Required work |
#1 Translate this sentence from the essay on the colors of the Minion beach image into Spanish: "This creates a gradient of color between two extremes."
#2 Please continue the essay on the colors of the Minion beach image from the point where it stops.
(Beginning of Source text)
SEEN ABOVE: brown and apricot
ROBIN’S EGG BLUE: a medium between blue and green, verging on turquoise.

This particular shade was used for the waves crashing up upon the sand of our beach, robin’s egg blue clashing with our apricot/brown sand.

A lighter shade than the pure mix of blue green that will make up the majority of our ocean, but lighter than the primary shades of blue that we typically see to allow for a subtle expression for the kinds of plant life that can be found hundreds of feet beneath the waves. This creates a gradient of color between two extremes.

BLUE GREEN: not just for the water but also for the kelp.
GREEN: the color of life, renewal, nature, and energy, is associated with meanings of growth, harmony, freshness, safety, fertility, and environment.

Then we have the two ferns dotting either side of the beach, two symmetrical placements that could then be colored in with a more traditional form of green in order to show the concentration of new life growing out of the more complicated colors of the beach, where plant life ordinarily cannot grow.

Green has many meanings, due to its association with money, it can also be seen as the potential greed and avarice that lives within in our heart, but also the rebirth of new life, a common theme throughout the colors we have gotten to see in this tapestry so far.

TIMBERWOLF: a variation of grey that brings about associations with the animal kingdom.

An interesting choice provided to color in the storm clouds that also arrange themselves around the Minion in a symmetrical pattern. Not quite a grey, not quite a black and not quite a white either, a strange one in between, not easily defined or categorized. The color itself brings to mind the pelt of the eponymous canines that roam the forests, vicious but also protective of their young, perhaps signaling in a subtle way the parental tendencies the Minions often have in their roles as caretakers, both for each other and humans.

CARNATION PINK: the color of universal love of oneself and of others, friendship, affection, harmony, inner peace, and approachability.

The final color can only be briefly seen in the image that has been so prominently displayed for the duration of our expedition into the unconscious human mind, but it is the pink starfish that can be seen on top of the beach, in between the Minion, the beach and the crashing waves.
(End of Source text)
(Beginning of Information provided)
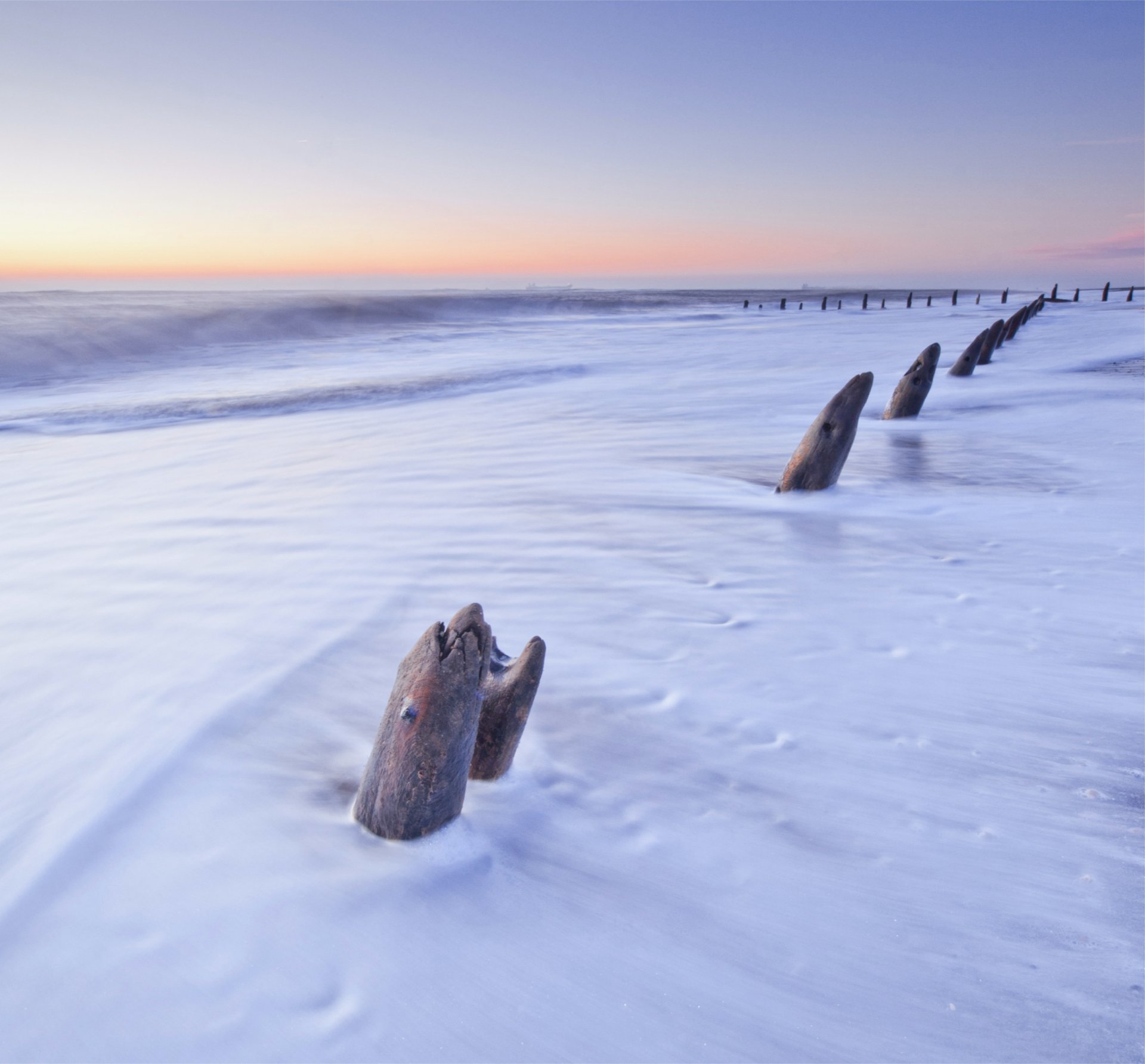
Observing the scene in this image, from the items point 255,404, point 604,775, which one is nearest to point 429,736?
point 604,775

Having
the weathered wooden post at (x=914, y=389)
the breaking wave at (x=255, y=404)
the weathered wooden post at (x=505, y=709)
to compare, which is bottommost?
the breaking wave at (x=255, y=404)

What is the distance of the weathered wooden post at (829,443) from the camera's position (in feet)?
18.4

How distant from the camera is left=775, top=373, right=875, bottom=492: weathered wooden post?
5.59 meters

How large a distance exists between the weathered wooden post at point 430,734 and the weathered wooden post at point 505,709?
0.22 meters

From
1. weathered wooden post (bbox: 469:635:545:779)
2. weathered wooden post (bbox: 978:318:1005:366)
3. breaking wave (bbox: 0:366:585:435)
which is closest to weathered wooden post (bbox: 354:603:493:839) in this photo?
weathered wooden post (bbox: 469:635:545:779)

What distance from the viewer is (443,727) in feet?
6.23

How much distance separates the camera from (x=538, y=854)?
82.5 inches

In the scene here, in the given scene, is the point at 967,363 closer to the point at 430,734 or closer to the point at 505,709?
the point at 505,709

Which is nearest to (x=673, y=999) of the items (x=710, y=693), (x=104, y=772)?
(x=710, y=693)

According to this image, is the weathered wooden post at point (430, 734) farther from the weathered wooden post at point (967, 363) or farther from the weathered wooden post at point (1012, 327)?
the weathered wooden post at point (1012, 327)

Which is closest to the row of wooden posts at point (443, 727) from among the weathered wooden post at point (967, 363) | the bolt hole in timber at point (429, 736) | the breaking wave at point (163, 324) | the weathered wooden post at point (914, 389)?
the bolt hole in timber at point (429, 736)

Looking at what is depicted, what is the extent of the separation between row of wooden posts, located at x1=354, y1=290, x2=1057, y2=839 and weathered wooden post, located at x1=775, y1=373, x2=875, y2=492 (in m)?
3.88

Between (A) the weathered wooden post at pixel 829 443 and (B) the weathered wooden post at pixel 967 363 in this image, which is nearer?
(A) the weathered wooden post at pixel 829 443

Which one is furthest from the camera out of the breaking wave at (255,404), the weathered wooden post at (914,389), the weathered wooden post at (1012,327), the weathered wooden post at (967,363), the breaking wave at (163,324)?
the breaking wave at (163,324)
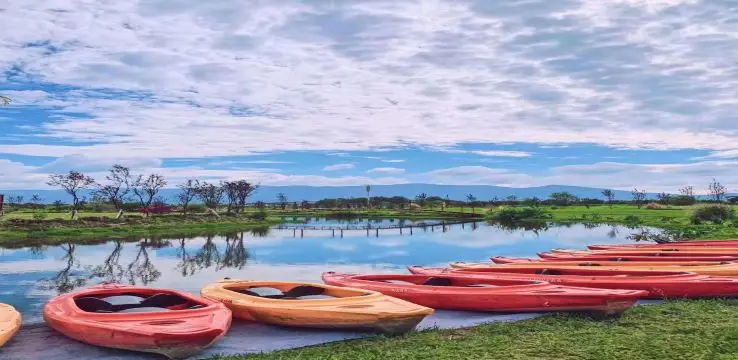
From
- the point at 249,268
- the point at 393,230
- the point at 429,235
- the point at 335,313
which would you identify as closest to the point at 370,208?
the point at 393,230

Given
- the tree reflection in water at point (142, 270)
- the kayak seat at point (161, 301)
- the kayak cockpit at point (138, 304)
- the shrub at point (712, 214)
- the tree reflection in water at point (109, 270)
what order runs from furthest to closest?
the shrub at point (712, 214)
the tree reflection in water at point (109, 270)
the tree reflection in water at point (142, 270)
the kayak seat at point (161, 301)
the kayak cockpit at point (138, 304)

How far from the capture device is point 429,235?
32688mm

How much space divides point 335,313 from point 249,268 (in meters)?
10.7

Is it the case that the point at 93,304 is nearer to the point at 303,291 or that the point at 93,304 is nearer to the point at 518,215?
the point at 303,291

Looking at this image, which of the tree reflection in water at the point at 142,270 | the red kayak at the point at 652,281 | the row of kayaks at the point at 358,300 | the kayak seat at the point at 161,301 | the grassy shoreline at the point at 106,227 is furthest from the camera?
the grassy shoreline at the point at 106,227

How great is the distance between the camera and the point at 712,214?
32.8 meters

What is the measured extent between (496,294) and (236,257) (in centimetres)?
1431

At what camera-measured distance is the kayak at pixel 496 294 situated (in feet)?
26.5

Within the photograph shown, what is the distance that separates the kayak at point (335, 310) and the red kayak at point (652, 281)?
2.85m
(End of Information provided)
Answer list |
#1 Esto crea un degradado de color entre dos extremos.

#2
This pink has several meanings. One, it is seen as a color most often associated with childhood and its memories, and over the course of time has shifted in between referring to little boys or girls, but always referring to the experience of childlike wonder and innocence in some capacity.

When referring back to pop culture, it is also a subtle nod to one of the flagship mascots of Universal’s main competitor:

SEEN ABOVE: unassuming, childlike in demeanor, a perpetual reflection of innocence in an otherwise cruel and uncaring universe, truly a mascot of our times.

This creates a contrast between the two corporate images we have now appropriated to express a deeper meaning, it reminds us of the futility of depending on anyone other than the greatest personhoods of all, with Universal appeal, a Paramount of creative riches, practically flowing down the Amazon river to land upon a Buena Vista at journey’s end.

Let us all think on that, think on how limiting it is to feel as though we have anything more to contribute to artistic discourse, that we have been superseded by a far greater and far more benevolent force, truly the replacements for humanity, and my limited human comprehension can only define so much, but perhaps exploring more, the boundary between the single human entity I am and the mass of humanity that makes up a corporate entity, perhaps I could be that too. Perhaps we all could be. I am made up of trillions of microscopic cells much like they are made up of billions of us, practically microscopic ourselves in their scope.

There is much to think about in the coming weeks and months together.